-Ağacına sarılmış halkına zorbalığı layık görüp köşesine çekilen siyasi iktidardan utanıyorum.
-Soma ve Yırca’da halka yapılan zulümden utanıyorum.
-Ülkeyi, aralarında taksim eden akbaba sermayedarlardan utanıyorum.
-Şehirleri AVM’ye boğarak, işsiz-umutsuz halkı, cebindeki son kuruşa kadar soymayı “iş” bilen girişimcilerden utanıyorum..
-İnsan haklarını ve haber alma özgürlüğünü talan eden ülkemden ve bunda emeği geçen herkesten utanıyorum.
Vel hasıl kelam AKP hükümetinin 12 yıldır uyguladığı tüm icraatlardan bir TÜRK vatandaşı olarak utanıyorum…
O kadar çok utanılacak liste var ki, esas yazıma geçmek için bu utanç tablosunu kısa tuttum.

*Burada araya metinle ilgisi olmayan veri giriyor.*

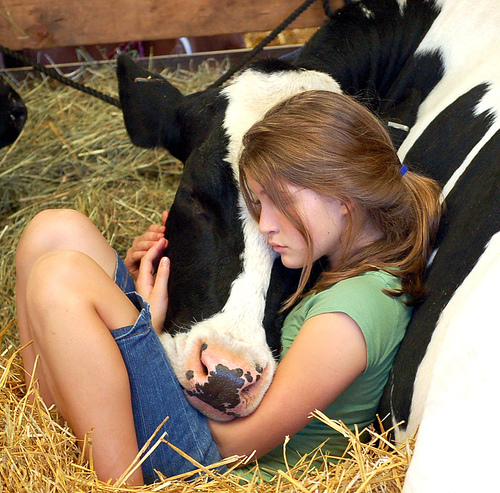little_girl_and_cow.jpg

Saraylar saltanatlar çöker bir gün bu zulüm de biter…!
*****
Tayyip Erdoğan, Stalin ile aynı yolda..!
Tarihte Türk milliyetçiliğine ve Türklüğe karşı en kapsamlı savaşı başlatanlar Marksistler olmuştu. Daha ilk aşamada Marks ve Engels, Osmanlı Türk İmparatorluğu’nun çökmesi ve Türkiye’nin paylaşılarak Türklüğün ortadan kaldırılmasına çalışan İngiliz emperyalist politikasının destekçileri olmuşlardı. Sonraki Lenin döneminde Sovyet Rusya, sosyalizm kurma bahanesiyle Türkistan’ı parçalamış, sömürgeleşmişti. Milliyetçi olmak suçlamasıyla Türk devrimcileri ve sosyalistleri tasfiye edilmeye başlanmıştı. Stalin döneminde ise Türklüğe terör yöntemiyle savaş açılmıştı. Stalin Türklüğü ortadan kaldırmaya yemin etmişti. Özellikle II. Dünya Savaşı’nın ardından Kırım Türklerine karşı giriştiği soykırım bugün hâlâ tarihin en kanlı sayfalarından birini oluşturmaktadır. Kırım’ın bütün Türk halkını 1948 senesinde ülkelerinden sürmüştü. Türklerin çoğu aylarca süren yolculuk esnasında trenlerde ölmüştü. Stalin böylece Türklüğü ezmiş oluyordu!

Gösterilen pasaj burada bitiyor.